Given a double precision floating-point (non-negative) number x, does square root of its square always equals to itself?
In other words, is there any loss of precision if doing the following:
x = <non-negative double>
y = x^2
z = sqrt(y)
so that:
x == z
I'm not interested in the case when the square becomes infinity or zero, just numbers that fit the double-precision.
Squaring a number producing a value twice the number of bits in the original values. Hence if x is too large then some bits are lost in x^2 and x cannot be fully recovered from y [Edit: it's still possible to get x from y with proper rounding]. In case of IEEE-754 double precision then if x has more than 26 bits in the significand part then the result of y will be truncated. That's the simplest case.
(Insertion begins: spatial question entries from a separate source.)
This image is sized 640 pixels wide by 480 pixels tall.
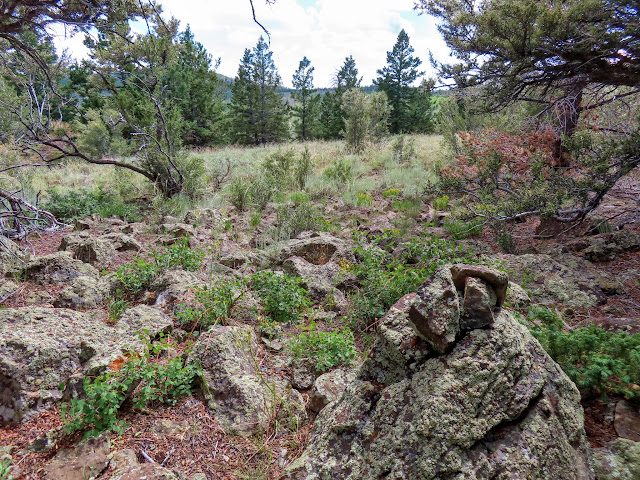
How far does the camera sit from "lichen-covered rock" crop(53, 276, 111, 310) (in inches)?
135

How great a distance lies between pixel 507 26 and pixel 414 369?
14.0ft

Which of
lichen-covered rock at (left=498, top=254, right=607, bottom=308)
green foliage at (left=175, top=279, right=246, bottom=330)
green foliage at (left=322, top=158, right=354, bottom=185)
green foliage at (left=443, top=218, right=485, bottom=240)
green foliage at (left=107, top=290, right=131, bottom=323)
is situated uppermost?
green foliage at (left=322, top=158, right=354, bottom=185)

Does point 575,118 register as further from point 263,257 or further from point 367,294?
point 263,257

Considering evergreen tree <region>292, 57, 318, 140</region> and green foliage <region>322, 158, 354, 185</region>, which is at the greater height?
evergreen tree <region>292, 57, 318, 140</region>

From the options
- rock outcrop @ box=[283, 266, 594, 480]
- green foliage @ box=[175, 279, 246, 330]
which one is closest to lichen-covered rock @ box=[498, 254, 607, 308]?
rock outcrop @ box=[283, 266, 594, 480]

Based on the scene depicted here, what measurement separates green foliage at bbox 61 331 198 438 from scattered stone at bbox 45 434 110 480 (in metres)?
0.06

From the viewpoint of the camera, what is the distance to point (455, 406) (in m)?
1.54

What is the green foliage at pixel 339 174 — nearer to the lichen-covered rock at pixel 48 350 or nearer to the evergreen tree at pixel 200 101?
the lichen-covered rock at pixel 48 350

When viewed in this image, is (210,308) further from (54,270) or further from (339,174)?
(339,174)

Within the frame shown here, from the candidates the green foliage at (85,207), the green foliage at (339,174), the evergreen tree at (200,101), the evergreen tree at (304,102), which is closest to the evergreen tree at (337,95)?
the evergreen tree at (304,102)

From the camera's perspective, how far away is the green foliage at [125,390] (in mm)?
1920

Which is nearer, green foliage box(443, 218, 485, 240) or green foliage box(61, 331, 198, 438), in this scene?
green foliage box(61, 331, 198, 438)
If x has few significand bits but very large or very small exponent then x^2 might be too large for double precision and will become inf or denormal number, in which case there's no way to recover x.
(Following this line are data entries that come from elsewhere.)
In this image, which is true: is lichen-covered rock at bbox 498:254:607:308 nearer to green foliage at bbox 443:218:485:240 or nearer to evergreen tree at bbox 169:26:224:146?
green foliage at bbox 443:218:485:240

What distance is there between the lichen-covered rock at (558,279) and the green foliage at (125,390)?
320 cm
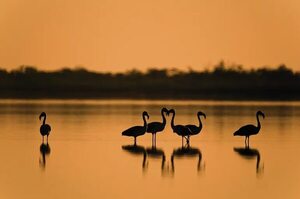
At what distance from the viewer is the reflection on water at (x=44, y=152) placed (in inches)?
784

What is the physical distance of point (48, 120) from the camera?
3622cm

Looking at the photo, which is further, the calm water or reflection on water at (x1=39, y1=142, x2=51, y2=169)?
reflection on water at (x1=39, y1=142, x2=51, y2=169)

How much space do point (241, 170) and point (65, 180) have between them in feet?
12.3

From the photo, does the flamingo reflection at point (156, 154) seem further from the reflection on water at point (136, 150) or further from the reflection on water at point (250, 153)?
the reflection on water at point (250, 153)

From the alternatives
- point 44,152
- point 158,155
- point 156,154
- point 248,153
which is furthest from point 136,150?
point 248,153

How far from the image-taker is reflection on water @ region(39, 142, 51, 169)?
19.9 m

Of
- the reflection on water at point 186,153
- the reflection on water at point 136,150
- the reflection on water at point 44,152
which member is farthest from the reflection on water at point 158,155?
the reflection on water at point 44,152

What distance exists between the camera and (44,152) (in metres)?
22.2

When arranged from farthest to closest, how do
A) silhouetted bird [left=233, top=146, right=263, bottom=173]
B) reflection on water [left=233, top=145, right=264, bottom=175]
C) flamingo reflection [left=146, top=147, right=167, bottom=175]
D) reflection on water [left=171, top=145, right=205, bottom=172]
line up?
silhouetted bird [left=233, top=146, right=263, bottom=173]
reflection on water [left=171, top=145, right=205, bottom=172]
flamingo reflection [left=146, top=147, right=167, bottom=175]
reflection on water [left=233, top=145, right=264, bottom=175]

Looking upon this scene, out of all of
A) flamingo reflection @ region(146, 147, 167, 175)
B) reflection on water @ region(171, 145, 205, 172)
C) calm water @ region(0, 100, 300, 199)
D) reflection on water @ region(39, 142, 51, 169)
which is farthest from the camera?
reflection on water @ region(171, 145, 205, 172)

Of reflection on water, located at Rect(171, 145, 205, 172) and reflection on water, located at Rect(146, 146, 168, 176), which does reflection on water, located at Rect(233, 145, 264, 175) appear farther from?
reflection on water, located at Rect(146, 146, 168, 176)

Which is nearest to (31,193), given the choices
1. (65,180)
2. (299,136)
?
(65,180)

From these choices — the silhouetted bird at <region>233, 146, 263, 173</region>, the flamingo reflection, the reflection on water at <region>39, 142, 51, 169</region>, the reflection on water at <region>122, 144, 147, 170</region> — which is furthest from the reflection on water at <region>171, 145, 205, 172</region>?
the reflection on water at <region>39, 142, 51, 169</region>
If x is not too large or too small then sqrt(y) would be equal to x because IEEE-754 standard requires +, -, *, / and sqrt to be properly rounded.
#include <iostream>
#include <ios>
#include <iomanip>
#include <cmath>
using std::fixed;
using std::hexfloat;
using std::cout;
int main() {
double x = 1.25e155;
double y = x*x;
cout << hexfloat << "x = " << x << ", y = " << y << ", sqrt(y) = " << sqrt(y) << '\n';
x = 1.25e-155;
y = x*x;
cout << hexfloat << "x = " << x << ", y = " << y << ", sqrt(y) = " << sqrt(y) << '\n';
return 0;
}
#include <stdio.h>
#include <math.h>
int main(void) {
double x = 1.0000000000000001E-160;
double square = x*x;
double root = sqrt(square);
if (root != x) {
printf("%.20g\n", x);
printf("%.20g\n", root);
}
}
outputs
1.0000000000000001466e-160
9.9999443357584897793e-161
What's happening here is that x is large enough that its square is non-zero, but small enough that its square is only representable as a denormalised number, which reduces the available precision.
I get the impression that @MarkDickinson's comment on @LưuVĩnhPhúc's answer is largely correct though. If both x and x*x are positive normalised numbers, then I'm not able to find examples where x != sqrt(x*x) even with a quick brute force (over a few small ranges), though this should not be considered proof.